LiveXiv -- A Multi-Modal Live Benchmark Based on Arxiv Papers Content
LiveXiv catches models trying to cheat on their scientific tests, using scientific papers.
LiveXiv catches models trying to cheat on their scientific tests, using scientific papers.
Its the benchmark where models can't memorize their way through science class
Original Problem 🔍:
LiveXiv addresses test set contamination in evaluating large multi-modal models (LMMs) and provides a contamination-free perspective on LMM rankings.
Solution in this Paper 🛠️:
• Automated multi-modal live benchmark based on ArXiv papers
• Generates visual question-answer pairs from scientific papers without human involvement
• Uses structured document parsing and GPT-4o for question generation
• Extensive filtering with Claude to reduce errors and ensure multi-modality
• Efficient evaluation method using Item Response Theory (IRT) to reduce computational costs
Key Insights from this Paper 💡:
• LiveXiv reveals potential data contamination effects on LMM performance
• Newer models consistently outperform older ones across diverse scientific domains
• Some models exhibit higher robustness across domains, while others are more sensitive
• Efficient evaluation method reduces needed evaluations by 70%
Results 📊:
• Claude-Sonnet outperforms other models: 75.4% VQA, 83.5% TQA accuracy
• GPT-4o drops 1.67 points in average ranking compared to static benchmarks
• Performance fluctuates by only 2.3% (VQA) and 2.1% (TQA) between full dataset and manually verified subset
• Re-evaluating 5 out of 17 models accurately predicts performance on new data versions
🤖 The way LiveXiv generates questions and answers
LiveXiv scrapes category-specific manuscripts from arXiv and uses a structured document parsing pipeline to extract relevant information like figures, charts, tables, and captions. This information is fed to GPT-4o to generate visual questions and answers.

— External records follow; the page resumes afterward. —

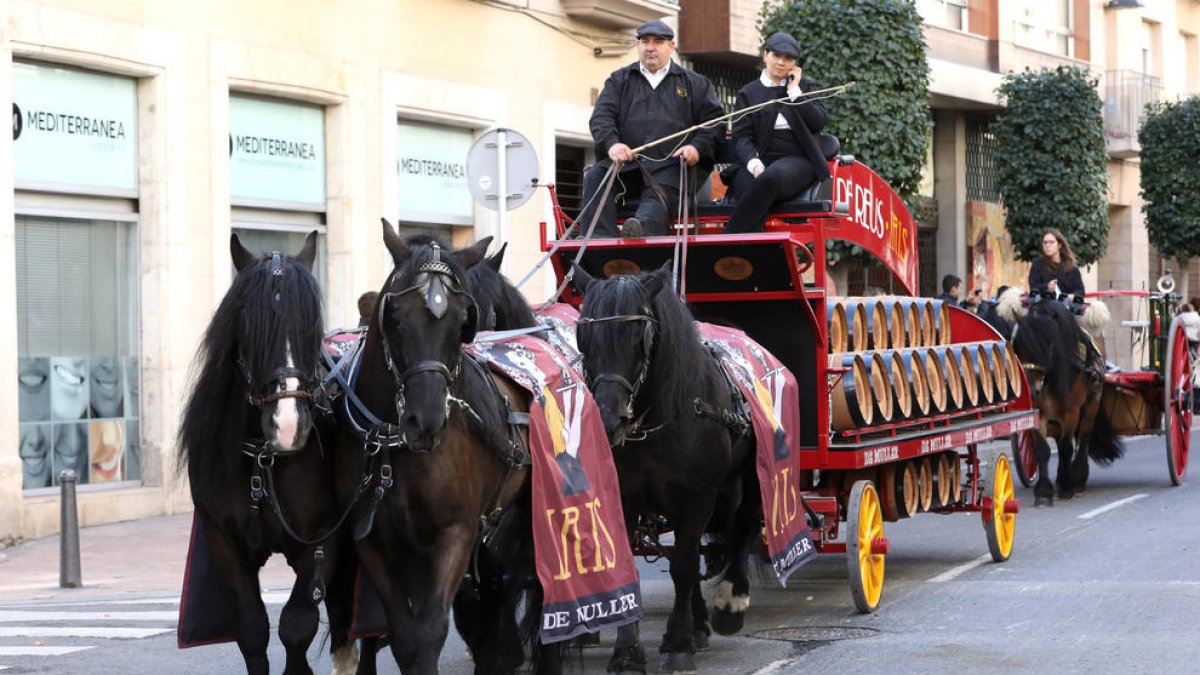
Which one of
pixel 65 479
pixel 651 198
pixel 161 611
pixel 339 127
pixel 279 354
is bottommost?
pixel 161 611

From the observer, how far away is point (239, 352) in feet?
22.3

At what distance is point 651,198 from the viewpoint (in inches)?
424

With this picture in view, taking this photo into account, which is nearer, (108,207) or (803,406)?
(803,406)

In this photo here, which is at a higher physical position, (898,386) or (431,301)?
(431,301)

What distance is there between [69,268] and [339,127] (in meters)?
3.65

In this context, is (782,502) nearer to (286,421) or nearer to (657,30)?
(657,30)

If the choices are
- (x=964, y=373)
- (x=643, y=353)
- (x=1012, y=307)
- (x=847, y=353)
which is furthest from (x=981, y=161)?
(x=643, y=353)

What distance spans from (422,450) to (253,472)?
75 cm

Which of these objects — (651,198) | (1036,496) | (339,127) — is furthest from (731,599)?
(339,127)

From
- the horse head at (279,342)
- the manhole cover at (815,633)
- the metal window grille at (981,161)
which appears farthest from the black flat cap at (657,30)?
the metal window grille at (981,161)

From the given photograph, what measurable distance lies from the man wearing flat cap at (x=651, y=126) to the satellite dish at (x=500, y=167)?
3016 mm

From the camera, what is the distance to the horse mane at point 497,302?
8117 millimetres

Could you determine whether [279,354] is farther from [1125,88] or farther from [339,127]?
[1125,88]

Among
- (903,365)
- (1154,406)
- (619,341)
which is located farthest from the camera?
(1154,406)
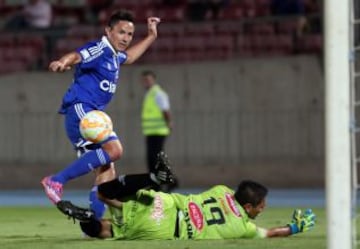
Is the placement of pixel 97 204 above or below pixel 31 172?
above

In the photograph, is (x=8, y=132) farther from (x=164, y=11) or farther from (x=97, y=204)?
(x=97, y=204)

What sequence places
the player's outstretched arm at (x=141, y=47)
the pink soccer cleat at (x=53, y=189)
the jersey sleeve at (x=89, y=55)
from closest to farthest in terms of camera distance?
the pink soccer cleat at (x=53, y=189) < the jersey sleeve at (x=89, y=55) < the player's outstretched arm at (x=141, y=47)

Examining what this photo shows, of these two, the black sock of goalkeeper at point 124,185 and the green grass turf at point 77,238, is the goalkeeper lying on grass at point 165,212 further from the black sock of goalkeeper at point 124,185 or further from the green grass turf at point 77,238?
the green grass turf at point 77,238

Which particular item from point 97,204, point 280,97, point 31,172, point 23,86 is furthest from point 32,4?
point 97,204

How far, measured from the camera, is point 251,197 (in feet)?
36.8

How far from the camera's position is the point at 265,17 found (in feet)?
78.8

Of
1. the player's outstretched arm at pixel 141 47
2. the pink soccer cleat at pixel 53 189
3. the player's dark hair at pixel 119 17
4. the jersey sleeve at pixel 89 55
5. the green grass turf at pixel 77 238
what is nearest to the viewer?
the green grass turf at pixel 77 238

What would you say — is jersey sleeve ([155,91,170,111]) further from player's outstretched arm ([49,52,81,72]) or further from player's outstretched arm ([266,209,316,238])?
player's outstretched arm ([266,209,316,238])

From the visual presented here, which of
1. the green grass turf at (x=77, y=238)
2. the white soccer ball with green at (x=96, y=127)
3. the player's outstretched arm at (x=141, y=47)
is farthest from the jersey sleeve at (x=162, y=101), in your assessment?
the white soccer ball with green at (x=96, y=127)

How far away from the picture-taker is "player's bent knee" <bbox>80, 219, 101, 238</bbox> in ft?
36.8

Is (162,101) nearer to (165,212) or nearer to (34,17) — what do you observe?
(34,17)

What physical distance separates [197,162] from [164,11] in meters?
3.32

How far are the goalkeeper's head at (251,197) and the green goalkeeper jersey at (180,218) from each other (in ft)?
0.24

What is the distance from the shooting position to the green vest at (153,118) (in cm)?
2171
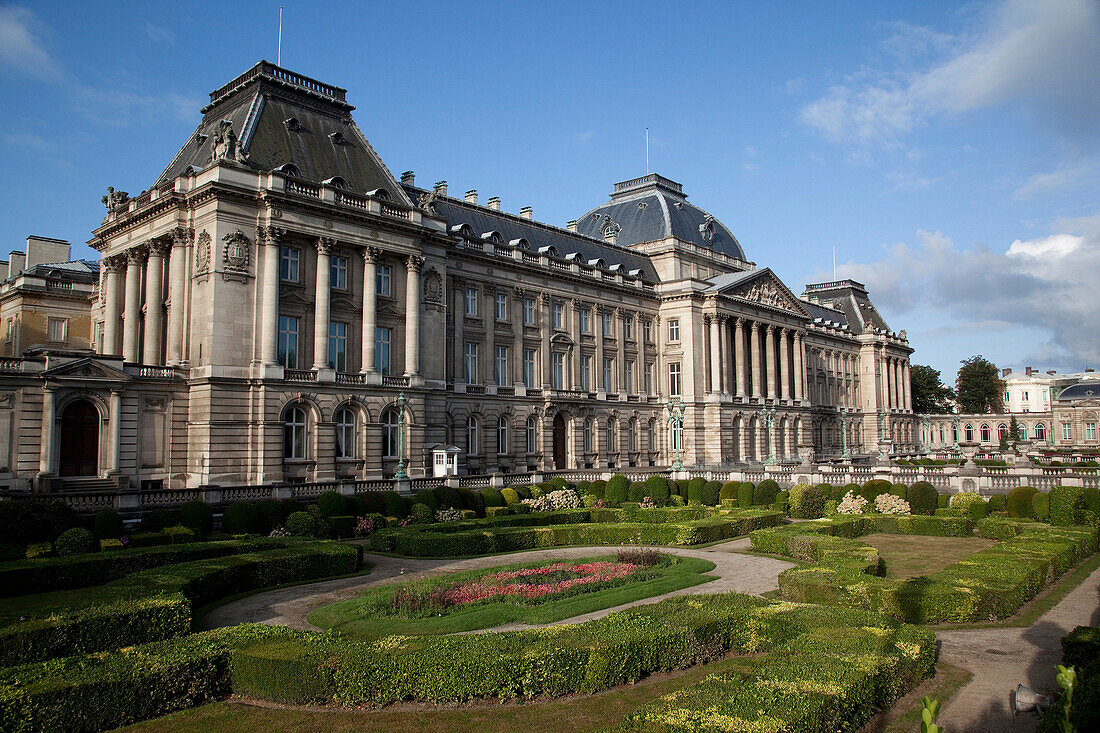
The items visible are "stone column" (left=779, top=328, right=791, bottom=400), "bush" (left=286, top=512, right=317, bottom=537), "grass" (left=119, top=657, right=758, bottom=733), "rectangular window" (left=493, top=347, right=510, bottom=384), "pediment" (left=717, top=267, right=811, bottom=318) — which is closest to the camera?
"grass" (left=119, top=657, right=758, bottom=733)

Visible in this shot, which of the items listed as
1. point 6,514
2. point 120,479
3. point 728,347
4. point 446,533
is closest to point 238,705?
point 446,533

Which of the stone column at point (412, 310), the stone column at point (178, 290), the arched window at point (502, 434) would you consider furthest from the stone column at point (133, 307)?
Result: the arched window at point (502, 434)

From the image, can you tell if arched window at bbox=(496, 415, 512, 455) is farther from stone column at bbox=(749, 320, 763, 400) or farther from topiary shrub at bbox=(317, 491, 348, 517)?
stone column at bbox=(749, 320, 763, 400)

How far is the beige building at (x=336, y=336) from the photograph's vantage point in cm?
3888

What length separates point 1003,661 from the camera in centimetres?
1422

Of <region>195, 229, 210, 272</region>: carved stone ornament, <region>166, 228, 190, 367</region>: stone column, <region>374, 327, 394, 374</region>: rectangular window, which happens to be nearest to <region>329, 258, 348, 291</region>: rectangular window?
<region>374, 327, 394, 374</region>: rectangular window

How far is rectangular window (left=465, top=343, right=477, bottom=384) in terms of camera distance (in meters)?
55.8

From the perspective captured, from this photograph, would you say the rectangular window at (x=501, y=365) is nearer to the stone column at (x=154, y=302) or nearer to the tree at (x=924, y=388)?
the stone column at (x=154, y=302)

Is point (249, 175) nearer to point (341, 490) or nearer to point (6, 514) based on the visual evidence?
point (341, 490)

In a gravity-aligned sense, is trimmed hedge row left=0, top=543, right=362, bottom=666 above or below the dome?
below

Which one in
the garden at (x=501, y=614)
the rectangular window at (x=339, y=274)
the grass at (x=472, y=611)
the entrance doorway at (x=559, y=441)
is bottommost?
the grass at (x=472, y=611)

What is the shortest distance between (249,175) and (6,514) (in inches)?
847

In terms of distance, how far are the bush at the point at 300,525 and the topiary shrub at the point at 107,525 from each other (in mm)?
5813

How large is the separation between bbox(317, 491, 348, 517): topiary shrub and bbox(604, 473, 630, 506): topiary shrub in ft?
46.7
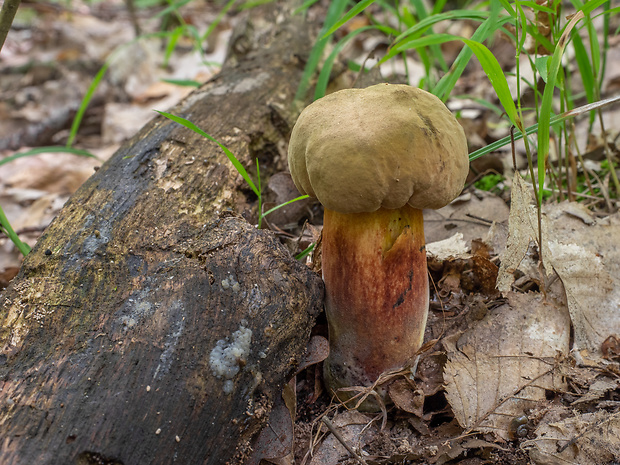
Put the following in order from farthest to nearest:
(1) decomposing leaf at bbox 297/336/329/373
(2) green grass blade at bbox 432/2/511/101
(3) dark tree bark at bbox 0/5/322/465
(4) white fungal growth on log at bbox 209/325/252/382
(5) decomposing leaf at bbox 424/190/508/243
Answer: (5) decomposing leaf at bbox 424/190/508/243
(2) green grass blade at bbox 432/2/511/101
(1) decomposing leaf at bbox 297/336/329/373
(4) white fungal growth on log at bbox 209/325/252/382
(3) dark tree bark at bbox 0/5/322/465

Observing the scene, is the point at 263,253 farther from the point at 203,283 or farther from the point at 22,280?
the point at 22,280

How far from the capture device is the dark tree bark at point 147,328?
3.91 feet

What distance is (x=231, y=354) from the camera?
134 cm

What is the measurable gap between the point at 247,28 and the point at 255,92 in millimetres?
1143

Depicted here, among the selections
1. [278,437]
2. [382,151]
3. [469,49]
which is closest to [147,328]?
[278,437]

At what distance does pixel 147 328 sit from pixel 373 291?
75 cm

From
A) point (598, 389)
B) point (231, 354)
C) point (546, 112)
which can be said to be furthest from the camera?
point (598, 389)

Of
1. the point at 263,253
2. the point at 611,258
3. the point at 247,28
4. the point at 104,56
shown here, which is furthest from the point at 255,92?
the point at 104,56

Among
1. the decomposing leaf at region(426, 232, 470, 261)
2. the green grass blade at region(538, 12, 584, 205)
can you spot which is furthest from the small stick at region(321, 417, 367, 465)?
the green grass blade at region(538, 12, 584, 205)

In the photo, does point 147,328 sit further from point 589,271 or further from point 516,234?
point 589,271

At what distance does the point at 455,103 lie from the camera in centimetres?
424

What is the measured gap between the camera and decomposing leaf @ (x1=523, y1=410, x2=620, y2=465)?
137 cm

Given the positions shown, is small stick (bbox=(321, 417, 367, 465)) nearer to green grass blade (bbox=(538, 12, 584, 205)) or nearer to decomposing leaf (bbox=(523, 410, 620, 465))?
decomposing leaf (bbox=(523, 410, 620, 465))

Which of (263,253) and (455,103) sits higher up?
(263,253)
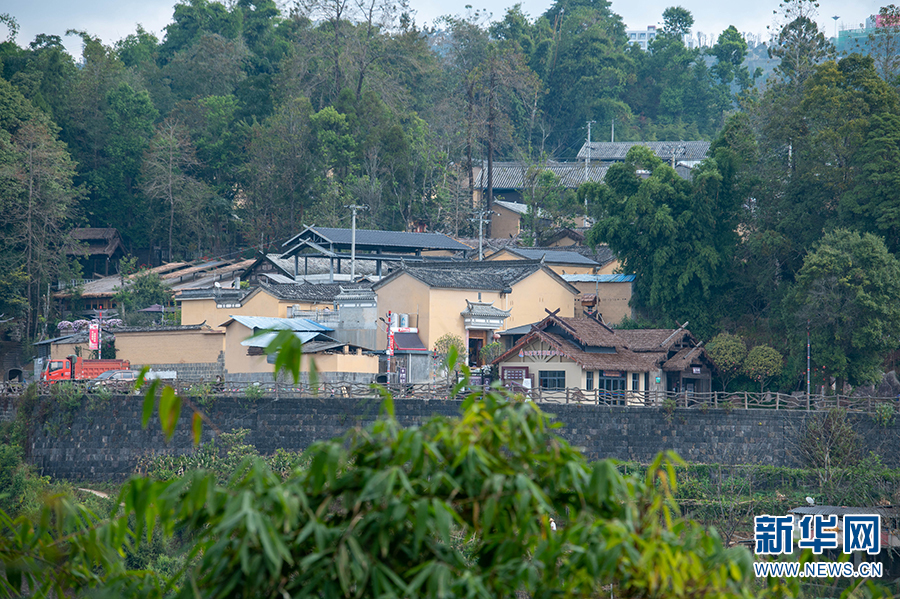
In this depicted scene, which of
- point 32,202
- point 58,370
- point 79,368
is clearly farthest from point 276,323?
point 32,202

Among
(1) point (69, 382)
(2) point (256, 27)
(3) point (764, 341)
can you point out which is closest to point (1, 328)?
(1) point (69, 382)

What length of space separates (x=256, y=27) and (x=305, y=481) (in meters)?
57.5

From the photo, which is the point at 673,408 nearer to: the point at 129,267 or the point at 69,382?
the point at 69,382

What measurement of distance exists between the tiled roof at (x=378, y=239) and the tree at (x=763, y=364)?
14.7 m

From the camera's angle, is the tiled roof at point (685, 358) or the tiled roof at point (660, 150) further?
the tiled roof at point (660, 150)

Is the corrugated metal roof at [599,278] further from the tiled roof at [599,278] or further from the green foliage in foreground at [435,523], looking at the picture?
the green foliage in foreground at [435,523]

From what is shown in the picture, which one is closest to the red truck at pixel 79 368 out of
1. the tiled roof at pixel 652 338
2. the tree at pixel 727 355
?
the tiled roof at pixel 652 338

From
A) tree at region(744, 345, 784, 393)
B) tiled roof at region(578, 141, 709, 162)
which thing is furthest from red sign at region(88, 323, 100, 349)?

The generated QA pairs then go through extensive filtering stages using another LMM (Claude) to reduce errors and ensure the questions are truly multi-modal.
🔄 LiveXiv is designed as a live benchmark that can be continuously updated with new data from recent arXiv papers.
To handle the computational challenge of re-evaluating all models on each new version, the researchers propose an efficient evaluation method based on Item Response Theory (IRT).
This method allows estimating the performance of older models on new data by re-evaluating only a small subset of models, reducing the overall needed evaluations by about 70%.